The good news is: the rash and itching will go away without any treatment. The bad news is: it will probably take a couple of weeks for it to go away. Treatment of poison ivy, oak and sumac is all about comfort. You want to relieve the itching and inflammation.

  • Call 911 if you have any trouble breathing. This is especially true if you inhale smoke from burning poison ivy.
  • Call the doctor if the rash is on or around your eyes, covers a large part of your body, or seems to be infected (fever, swelling or oozing).

Here are tips to relieve the itching and rash. Some of these work better than others, so it's really a personal choice, and maybe a little trial and error:

  • Cold compresses on the rash for 15-20 minutes, several times per day. Don't put ice directly on the skin or leave cold packs on for too long: you can get frostbite from a cold pack if you're not careful.
  • Use calamine lotion, topical antihistamine or hydrocortisone cream to reduce itching.
  • Taking oral antihistamines such as Benedryl (diphenhydramine) should help reduce itching.

Here are some home remedies and alternative medicine treatments that might help with the itching:

  • Make a paste with baking soda and water. Apply it on the rash.
  • Aloe vera applied directly on the rash. If you have a plant, cut it open and rub the slippery part right on the skin. You can also try topical products with aloe included.
  • Take a cool bath.
  • Apply tea tree oil. I've had good luck with tea tree oil to reduce itching on my dog.

Prevention is the best treatment for poison ivy. Knowledge is power. The way to prevent poison ivy, oak or sumac is to know what you're looking for and how to avoid it.

3
Avoiding Exposure

poison ivy, oak and sumac
Clockwise from top left: poison ivy, poison oak and poison sumac. (c) Sam Fraser-Smith, Ed Bierman, Rusty Clark

Poison ivy, poison oak and poison sumac all produce the toxin urushiol. More than half the population is allergic to this stuff, which will cause itching and a blistering rash if it gets on the skin.

Poison Ivy and Poison Oak

Poison oak is found on the West Coast and in the southeastern U.S. Poison ivy is found pretty much everywhere except California, Hawaii and Alaska. Both of these come in a few different varieties and can grow as shrubs or vines. They typically like sunshine.

There is an old rhyme that helps identify these pesky plants: "Leaves of three, let it be!"

Look for the combination of three leaves shown in these pictures. Poison oak will sometimes have a reddish coloration, either on the edges of the leaf or throughout the whole thing. They might have little yellow or white berries.

Poison Sumac

Poison sumac grows in the swamps and wetlands of the eastern U.S. and doesn't follow the "leaves of three" rule that helps identify poison ivy and poison oak. There will be many more than three leaves in a row on this plant, up to 13.
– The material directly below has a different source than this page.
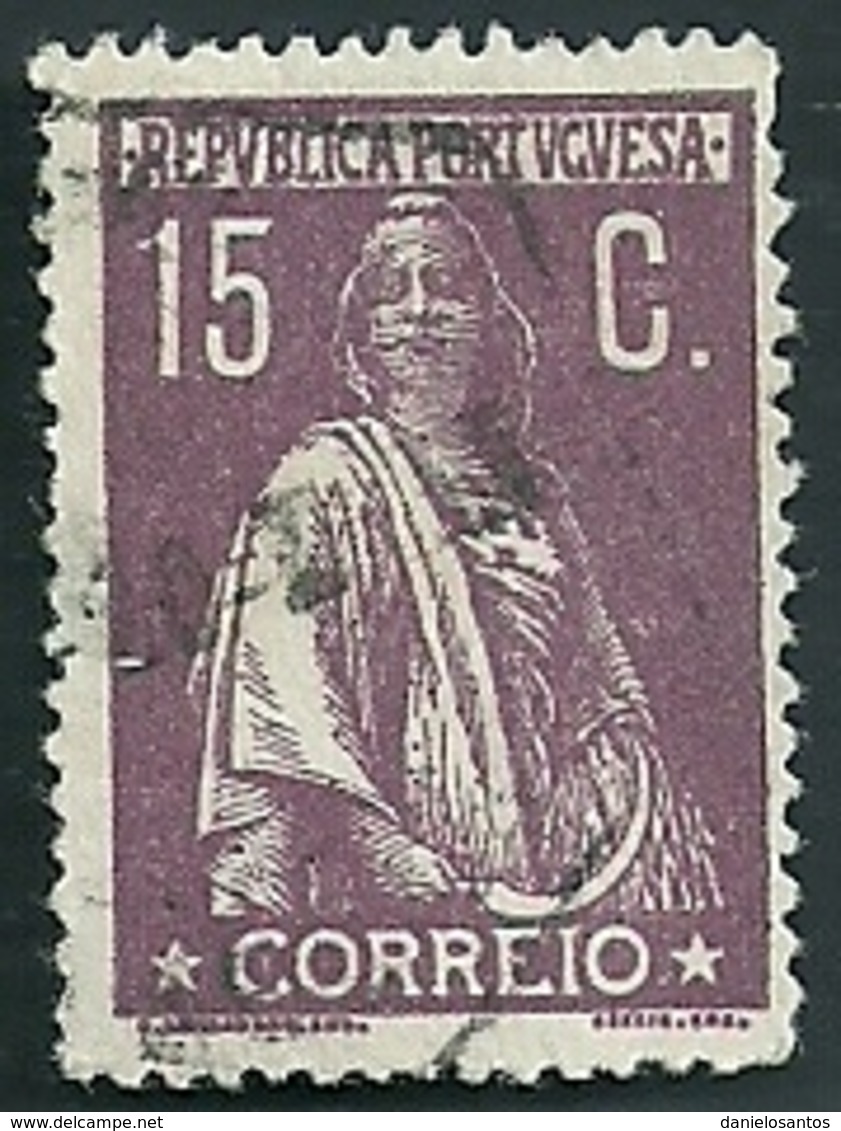 Portugal 1912-20 Ceres S217  A216 Canc - Poste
Poison sumac grows as a shrub or a small tree. This variety produces the most urushiol in all parts of the plant, not just the leaves.

Cover Up

Besides avoiding it completely (learn to recognize the version of poison ivy, oak or sumac that grows where you live), the best prevention is to cover your skin. It doesn't take much of the urushiol to cause itching and blisters; in fact, you only need to brush up against the plant to get a reaction.
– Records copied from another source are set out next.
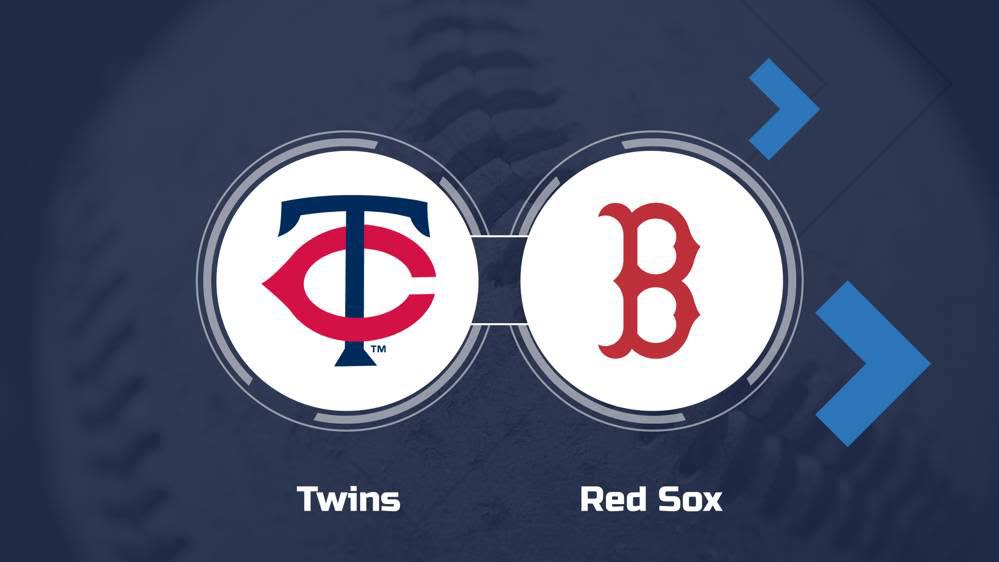 Twins vs. Red Sox Series Viewing Options - May 3-5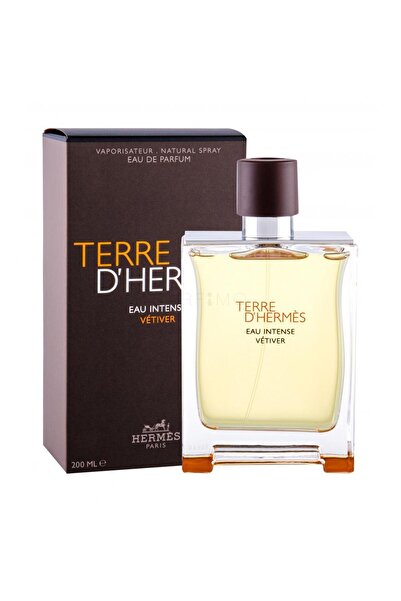 Hermes PARFUM ORIGINAL FR - TERRE D'HERMES INTENSE VETIVER EAU DE PARFUM 200ML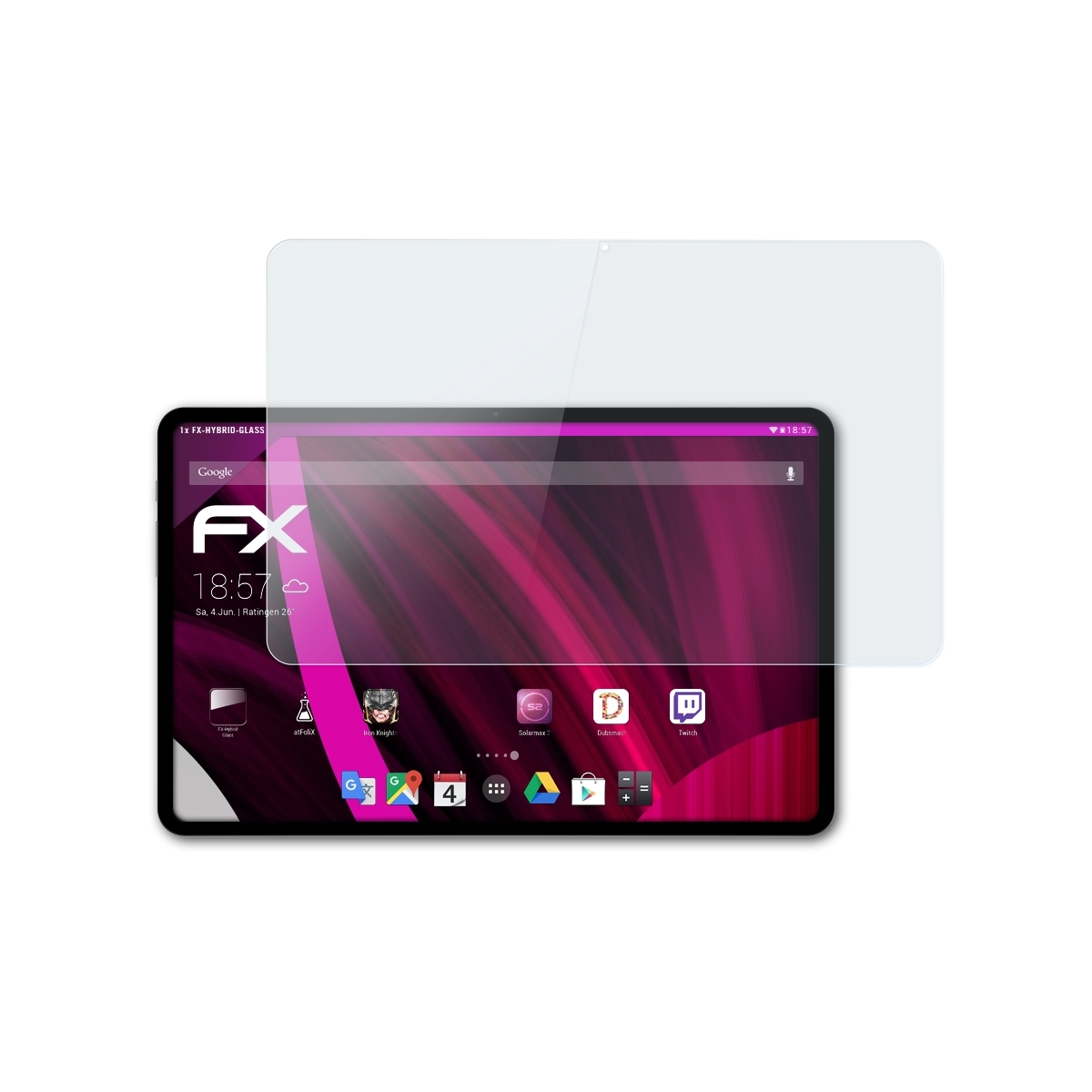 Teclast FX-Hybrid-Glass Schutzglas(für T50) ATFOLIX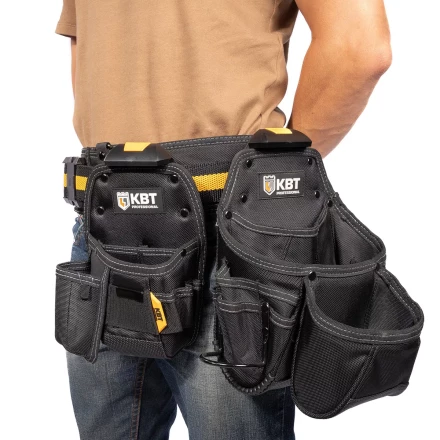 Комплект быстросъемных поясных сумок с ремнем-кушаком КВТ СМ-11 (102646) купить в Нижневартовске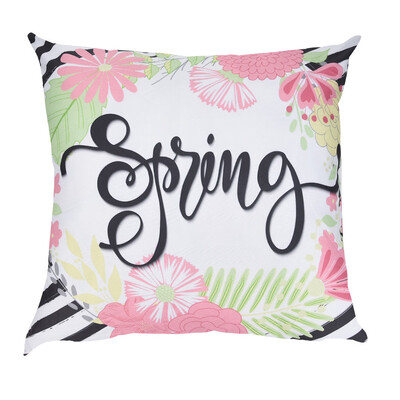 

〖Follure〗Print Pillow Case Polyester Sofa Car Cushion Cover Home Decor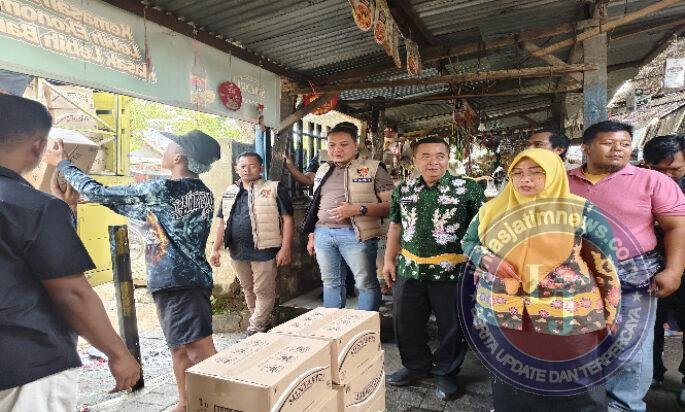 Satgas Pangan Polres Pasuruan Gelontorkan 9,6 Ton Minyakita untuk Stabilikan Harga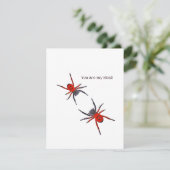 赤いクモ シーズンカード (スタンド正面)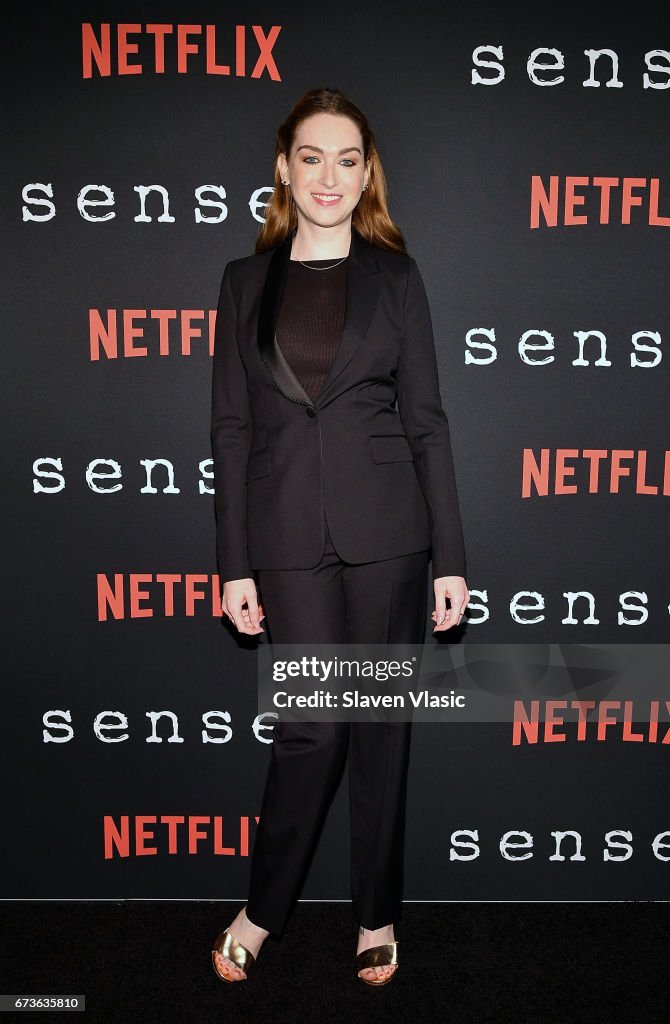 "Sense8" New York Premiere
By covering your skin, you lessen the risk of exposure. However, you must wash clothing after contact with the plant, or you run the risk of secondary exposure to the oil. It also doesn't take much urushiol to cause irritation, and it can be spread from clothing to skin (even clothing to furniture to skin).

Dangerous Dogs

Pets don't usually get a reaction to urushiol — either because they're immune, or because their fur protects the skin from contact. Your dog can transfer the oil onto you, however, so Fido will need a bath if he's been rummaging around in the poison ivy bush. After you bathe the dog, bathe yourself.

Some people recommend washing with cold water to keep the urushiol from absorbing into your skin. That's an interesting theory, but I'm not sure it really matters.

One more thing: you can't catch a poison ivy reaction. Once the oil is gone, the threat is gone. The reaction is an allergy to the oil. The irritation, itching and rash are not contagious. Some folks say you have about 30 minutes to wash up after an exposure to avoid the reaction.